Ich könnte noch lange und breit darüber schreiben, auf wie vielen Levels der Clip problematisch ist, doch ich denke Sie begreifen mein Problem.
Dem Büro der Kampagne habe ich bereits eine Email zukommen lassen, doch ich würde mich über jede Hilfe freuen, solche Spots nicht mehr sehen zu müssen und junge Menschen vor deren toxischem Einfluss zu bewahren.
Leider weiß ich nicht, inwiefern Sie durch Kontaktierung der Verantwortlichen etwas erreichen können, doch wenn Sie von weiteren Stellen wissen, an die man sich in so einem Falle wenden könnte, wäre ich überaus dankbar.
Vielen Dank für Ihre Zeit,


Bild

Entscheidung:
Der Österreichische Werberat spricht im Falle des beanstandeten Werbespots des Fachverbandes der Chemischen Industrie „Chemie ist in“ die Aufforderung in Zukunft bei der Gestaltung von Werbemaßnahmen sensibler vorzugehen aus.


Begründung:
Die Werberäte und Werberätinnen sind der Auffassung, dass die beanstandete Werbe-maßnahme hinsichtlich des Ethik-Kodex der Werbewirtschaft, konkret Artikel 2.1 Geschlechterdiskriminierende Werbung (sexistische Werbung) und 1.1 Allgemeine Werbegrundsätze nicht sensibel genug gestaltet wurde.
Der Spot arbeitet mit einer Reihe an Stereotypen, die jedoch keinen Beitrag dazu leisten, die Werbebotschaft zu transportieren. Das Entscheidungsgremium konnte die Intention des Auftraggebers nachvollziehen, doch weist darauf hin, dass bei der gewählten Art der Umsetzung, die empfangene Botschaft eine andere ist: So wird ein dreister Annäherungs-versuch eines dümmlich dargestellten jungen Mannes offensichtlich gegen den Willen einer Frau, gezeigt und als sexuelle Belästigung verstanden.

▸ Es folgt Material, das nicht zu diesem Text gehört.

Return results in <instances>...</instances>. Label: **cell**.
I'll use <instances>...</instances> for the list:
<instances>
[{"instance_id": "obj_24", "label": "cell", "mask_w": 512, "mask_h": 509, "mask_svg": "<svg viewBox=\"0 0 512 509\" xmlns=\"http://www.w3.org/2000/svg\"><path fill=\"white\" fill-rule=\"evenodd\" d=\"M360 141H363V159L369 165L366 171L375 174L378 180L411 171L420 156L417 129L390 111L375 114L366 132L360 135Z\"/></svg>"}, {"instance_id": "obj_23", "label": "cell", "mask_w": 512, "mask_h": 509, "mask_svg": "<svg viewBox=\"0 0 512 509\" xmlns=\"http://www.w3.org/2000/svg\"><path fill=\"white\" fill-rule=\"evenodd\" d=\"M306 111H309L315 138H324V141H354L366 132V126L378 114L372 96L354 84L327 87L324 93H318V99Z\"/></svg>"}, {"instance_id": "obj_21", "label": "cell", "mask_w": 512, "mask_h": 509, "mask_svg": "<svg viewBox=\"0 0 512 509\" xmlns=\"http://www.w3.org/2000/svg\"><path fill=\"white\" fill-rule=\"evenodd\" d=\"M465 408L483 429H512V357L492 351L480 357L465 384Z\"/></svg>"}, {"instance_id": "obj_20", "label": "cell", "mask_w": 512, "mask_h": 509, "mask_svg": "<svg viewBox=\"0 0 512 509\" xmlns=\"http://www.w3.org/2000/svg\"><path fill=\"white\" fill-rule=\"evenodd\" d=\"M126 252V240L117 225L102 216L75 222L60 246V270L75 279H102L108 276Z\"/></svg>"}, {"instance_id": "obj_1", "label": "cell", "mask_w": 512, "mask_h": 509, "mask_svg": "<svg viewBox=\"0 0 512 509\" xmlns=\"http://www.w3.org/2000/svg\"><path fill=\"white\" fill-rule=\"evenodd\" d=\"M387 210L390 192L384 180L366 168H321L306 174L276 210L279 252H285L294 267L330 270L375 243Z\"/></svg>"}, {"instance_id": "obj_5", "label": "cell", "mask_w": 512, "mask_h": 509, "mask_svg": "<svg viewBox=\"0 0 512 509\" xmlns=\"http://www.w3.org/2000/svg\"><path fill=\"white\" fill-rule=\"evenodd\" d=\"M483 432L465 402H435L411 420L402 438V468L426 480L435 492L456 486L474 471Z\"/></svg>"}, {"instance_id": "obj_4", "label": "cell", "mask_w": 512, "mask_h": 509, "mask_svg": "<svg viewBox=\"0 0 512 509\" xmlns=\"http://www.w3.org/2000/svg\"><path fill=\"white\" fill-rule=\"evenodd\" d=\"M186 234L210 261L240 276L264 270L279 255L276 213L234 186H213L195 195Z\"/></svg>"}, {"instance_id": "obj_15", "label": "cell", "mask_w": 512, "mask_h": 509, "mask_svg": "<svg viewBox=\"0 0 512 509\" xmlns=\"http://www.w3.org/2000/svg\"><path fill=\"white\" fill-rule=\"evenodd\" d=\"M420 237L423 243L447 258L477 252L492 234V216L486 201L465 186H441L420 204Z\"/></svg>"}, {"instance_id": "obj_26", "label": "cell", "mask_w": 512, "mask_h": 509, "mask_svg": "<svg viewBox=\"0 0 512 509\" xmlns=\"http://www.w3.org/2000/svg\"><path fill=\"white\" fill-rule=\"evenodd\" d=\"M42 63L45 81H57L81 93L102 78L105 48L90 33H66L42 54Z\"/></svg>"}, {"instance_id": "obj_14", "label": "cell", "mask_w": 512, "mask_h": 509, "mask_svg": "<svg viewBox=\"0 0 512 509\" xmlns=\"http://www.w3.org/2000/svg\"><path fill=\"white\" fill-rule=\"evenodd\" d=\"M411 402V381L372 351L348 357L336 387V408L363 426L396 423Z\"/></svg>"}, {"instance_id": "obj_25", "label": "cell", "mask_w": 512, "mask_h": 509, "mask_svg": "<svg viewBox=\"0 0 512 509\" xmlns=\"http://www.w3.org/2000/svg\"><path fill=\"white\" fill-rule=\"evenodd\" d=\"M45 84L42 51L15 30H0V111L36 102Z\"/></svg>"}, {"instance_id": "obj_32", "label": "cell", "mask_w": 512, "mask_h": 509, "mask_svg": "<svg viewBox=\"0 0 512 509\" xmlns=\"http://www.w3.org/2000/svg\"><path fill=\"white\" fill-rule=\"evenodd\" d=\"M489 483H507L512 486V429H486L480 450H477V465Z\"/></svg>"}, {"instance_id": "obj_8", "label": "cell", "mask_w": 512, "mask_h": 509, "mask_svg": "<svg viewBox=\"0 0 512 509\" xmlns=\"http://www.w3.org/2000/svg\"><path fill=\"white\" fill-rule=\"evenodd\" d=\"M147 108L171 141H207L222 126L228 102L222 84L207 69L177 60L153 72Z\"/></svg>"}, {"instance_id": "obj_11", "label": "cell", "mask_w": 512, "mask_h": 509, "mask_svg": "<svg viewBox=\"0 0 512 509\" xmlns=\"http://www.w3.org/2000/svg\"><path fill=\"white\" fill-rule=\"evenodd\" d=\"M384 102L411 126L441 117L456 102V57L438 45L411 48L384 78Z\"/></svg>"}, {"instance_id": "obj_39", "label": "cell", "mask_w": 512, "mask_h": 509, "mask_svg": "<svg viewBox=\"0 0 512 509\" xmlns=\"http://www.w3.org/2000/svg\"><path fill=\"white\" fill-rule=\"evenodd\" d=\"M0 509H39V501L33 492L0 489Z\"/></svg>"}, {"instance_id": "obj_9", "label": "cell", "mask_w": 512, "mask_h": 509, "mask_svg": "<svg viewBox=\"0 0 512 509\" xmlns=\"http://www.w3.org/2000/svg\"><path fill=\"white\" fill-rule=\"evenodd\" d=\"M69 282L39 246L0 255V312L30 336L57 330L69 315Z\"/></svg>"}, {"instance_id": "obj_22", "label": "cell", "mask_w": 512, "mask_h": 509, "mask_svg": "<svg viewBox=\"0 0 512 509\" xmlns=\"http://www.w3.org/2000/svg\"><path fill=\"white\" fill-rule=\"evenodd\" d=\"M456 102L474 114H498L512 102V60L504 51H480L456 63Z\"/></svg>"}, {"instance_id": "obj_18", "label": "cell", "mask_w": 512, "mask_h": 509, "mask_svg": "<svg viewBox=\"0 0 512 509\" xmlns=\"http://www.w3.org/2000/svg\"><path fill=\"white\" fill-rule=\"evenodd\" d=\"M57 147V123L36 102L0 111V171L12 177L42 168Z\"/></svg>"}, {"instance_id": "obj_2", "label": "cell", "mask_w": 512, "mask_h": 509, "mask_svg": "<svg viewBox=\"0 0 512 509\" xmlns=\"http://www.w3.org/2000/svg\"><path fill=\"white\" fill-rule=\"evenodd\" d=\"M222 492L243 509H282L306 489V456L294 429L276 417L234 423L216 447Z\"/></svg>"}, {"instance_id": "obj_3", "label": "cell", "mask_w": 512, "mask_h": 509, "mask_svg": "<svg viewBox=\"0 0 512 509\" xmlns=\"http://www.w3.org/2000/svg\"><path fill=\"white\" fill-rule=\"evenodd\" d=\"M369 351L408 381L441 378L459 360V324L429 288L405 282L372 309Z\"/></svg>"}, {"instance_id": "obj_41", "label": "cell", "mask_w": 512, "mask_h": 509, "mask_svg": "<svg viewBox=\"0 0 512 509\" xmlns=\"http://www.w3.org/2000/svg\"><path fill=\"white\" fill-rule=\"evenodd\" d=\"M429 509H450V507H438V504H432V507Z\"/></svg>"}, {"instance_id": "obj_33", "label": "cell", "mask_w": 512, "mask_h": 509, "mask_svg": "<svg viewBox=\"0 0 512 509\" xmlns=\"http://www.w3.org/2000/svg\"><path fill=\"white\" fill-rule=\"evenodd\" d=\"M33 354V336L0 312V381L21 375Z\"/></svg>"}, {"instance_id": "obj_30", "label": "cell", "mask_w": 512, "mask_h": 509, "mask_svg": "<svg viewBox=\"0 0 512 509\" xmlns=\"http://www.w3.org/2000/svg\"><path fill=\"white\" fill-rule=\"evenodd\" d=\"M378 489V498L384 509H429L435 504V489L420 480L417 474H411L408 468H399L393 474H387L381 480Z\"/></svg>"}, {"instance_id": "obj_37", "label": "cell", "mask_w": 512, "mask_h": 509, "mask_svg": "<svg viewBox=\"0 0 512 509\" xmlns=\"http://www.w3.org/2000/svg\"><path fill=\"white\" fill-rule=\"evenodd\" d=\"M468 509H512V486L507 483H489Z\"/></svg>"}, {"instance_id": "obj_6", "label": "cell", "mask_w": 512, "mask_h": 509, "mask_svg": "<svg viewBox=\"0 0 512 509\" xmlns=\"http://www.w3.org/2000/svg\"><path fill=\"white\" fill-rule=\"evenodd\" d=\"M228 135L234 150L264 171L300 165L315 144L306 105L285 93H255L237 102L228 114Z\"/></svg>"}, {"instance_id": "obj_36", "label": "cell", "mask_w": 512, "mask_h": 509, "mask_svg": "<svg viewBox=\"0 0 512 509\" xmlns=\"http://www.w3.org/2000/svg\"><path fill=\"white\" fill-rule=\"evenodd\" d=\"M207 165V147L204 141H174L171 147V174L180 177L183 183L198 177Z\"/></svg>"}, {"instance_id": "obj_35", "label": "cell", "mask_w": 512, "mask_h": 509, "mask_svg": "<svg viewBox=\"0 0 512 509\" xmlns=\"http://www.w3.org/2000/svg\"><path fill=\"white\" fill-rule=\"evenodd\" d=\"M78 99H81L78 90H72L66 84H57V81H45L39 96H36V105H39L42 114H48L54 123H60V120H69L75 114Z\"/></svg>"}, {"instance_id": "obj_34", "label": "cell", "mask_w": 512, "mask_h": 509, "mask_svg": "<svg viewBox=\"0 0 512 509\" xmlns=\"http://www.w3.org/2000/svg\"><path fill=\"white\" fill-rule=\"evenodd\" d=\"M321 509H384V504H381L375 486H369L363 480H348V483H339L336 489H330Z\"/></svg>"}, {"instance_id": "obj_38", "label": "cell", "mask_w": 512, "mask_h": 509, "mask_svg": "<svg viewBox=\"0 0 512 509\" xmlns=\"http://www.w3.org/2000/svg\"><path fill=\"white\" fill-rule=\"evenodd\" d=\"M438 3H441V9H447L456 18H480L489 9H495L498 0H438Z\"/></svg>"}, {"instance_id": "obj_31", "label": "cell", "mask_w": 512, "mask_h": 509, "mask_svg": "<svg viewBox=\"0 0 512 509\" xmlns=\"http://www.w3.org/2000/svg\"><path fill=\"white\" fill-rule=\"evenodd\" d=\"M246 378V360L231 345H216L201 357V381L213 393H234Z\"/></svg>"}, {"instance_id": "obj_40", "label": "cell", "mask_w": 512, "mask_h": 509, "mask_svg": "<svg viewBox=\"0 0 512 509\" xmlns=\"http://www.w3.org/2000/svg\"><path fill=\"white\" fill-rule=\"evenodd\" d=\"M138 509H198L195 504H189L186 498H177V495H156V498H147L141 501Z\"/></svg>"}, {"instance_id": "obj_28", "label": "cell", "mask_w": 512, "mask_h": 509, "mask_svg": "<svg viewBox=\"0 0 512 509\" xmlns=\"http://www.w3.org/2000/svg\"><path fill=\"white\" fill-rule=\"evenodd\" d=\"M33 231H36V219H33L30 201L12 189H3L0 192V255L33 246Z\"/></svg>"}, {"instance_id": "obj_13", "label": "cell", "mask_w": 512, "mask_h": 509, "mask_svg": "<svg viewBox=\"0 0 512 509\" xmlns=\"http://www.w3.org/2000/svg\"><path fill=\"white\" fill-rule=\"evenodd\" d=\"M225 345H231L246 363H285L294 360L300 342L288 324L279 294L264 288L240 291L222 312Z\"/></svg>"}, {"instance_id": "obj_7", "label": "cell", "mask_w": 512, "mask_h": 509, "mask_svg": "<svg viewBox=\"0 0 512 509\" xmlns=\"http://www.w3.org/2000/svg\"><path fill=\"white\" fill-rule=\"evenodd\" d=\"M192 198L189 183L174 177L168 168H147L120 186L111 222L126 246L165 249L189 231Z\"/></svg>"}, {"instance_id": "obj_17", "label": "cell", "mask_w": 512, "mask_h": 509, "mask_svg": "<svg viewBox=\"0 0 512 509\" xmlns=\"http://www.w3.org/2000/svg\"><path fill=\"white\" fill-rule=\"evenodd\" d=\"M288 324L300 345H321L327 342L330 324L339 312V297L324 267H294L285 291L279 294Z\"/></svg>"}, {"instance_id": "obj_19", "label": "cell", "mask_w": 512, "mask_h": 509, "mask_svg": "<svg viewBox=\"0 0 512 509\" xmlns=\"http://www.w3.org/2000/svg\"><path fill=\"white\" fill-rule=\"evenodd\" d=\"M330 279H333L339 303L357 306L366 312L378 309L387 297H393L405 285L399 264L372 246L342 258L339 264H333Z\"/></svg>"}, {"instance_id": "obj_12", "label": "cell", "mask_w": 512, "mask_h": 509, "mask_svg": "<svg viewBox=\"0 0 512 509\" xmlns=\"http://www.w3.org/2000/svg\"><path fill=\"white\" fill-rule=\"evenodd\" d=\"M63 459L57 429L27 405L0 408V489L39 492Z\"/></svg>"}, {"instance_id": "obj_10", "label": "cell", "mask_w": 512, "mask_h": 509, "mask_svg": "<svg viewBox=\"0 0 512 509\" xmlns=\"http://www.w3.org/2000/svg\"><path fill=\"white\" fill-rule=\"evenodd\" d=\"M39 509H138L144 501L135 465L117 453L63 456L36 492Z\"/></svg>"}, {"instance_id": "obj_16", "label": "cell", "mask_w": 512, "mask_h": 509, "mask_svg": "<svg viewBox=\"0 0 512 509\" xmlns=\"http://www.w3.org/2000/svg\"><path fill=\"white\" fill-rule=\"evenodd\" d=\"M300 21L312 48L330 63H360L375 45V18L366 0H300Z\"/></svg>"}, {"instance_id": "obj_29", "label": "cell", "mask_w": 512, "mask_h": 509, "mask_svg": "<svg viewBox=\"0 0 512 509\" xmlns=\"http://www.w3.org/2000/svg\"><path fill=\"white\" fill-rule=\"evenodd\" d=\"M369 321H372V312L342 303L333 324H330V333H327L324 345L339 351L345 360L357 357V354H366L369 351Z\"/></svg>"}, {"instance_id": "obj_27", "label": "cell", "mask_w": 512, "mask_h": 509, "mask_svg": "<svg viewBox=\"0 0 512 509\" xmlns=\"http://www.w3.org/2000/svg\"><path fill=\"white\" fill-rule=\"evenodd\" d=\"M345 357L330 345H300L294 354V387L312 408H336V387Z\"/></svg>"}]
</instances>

Demnach wird im Hinblick auf die Gestaltung der Werbemaßnahme zu mehr Sensibilität im Hinblick auf folgende Punkte des Ethik-Kodex geraten:
2.1. Geschlechterdiskriminierende Werbung
1. Werbung darf nicht aufgrund des Geschlechts diskriminieren.

1.1. Geschlechterdiskriminierende Werbung (sexistische Werbung) liegt insbesondere vor, wenn
a) Frauen oder Männer auf abwertende Weise dargestellt werden;
b) die Gleichwertigkeit der Geschlechter in Frage gestellt wird;

1.1 Allgemeine Werbegrundsätze
Werbung trägt somit soziale Verantwortung und muss auf die Rechte, Interessen und Gefühle von Einzelnen und Gruppen von Menschen Rücksicht nehmen.
1. Werbung soll vom Grundsatz sozialer Verantwortung geprägt sein, insbesondere gegenüber Kindern und Jugendlichen vor dem vollendeten 18. Lebensjahr.

5. Werbung darf nicht die Würde des Menschen verletzen, insbesondere durch eine entwürdigende Darstellung von Sexualität oder anderweitig diskriminierende Darstellungen.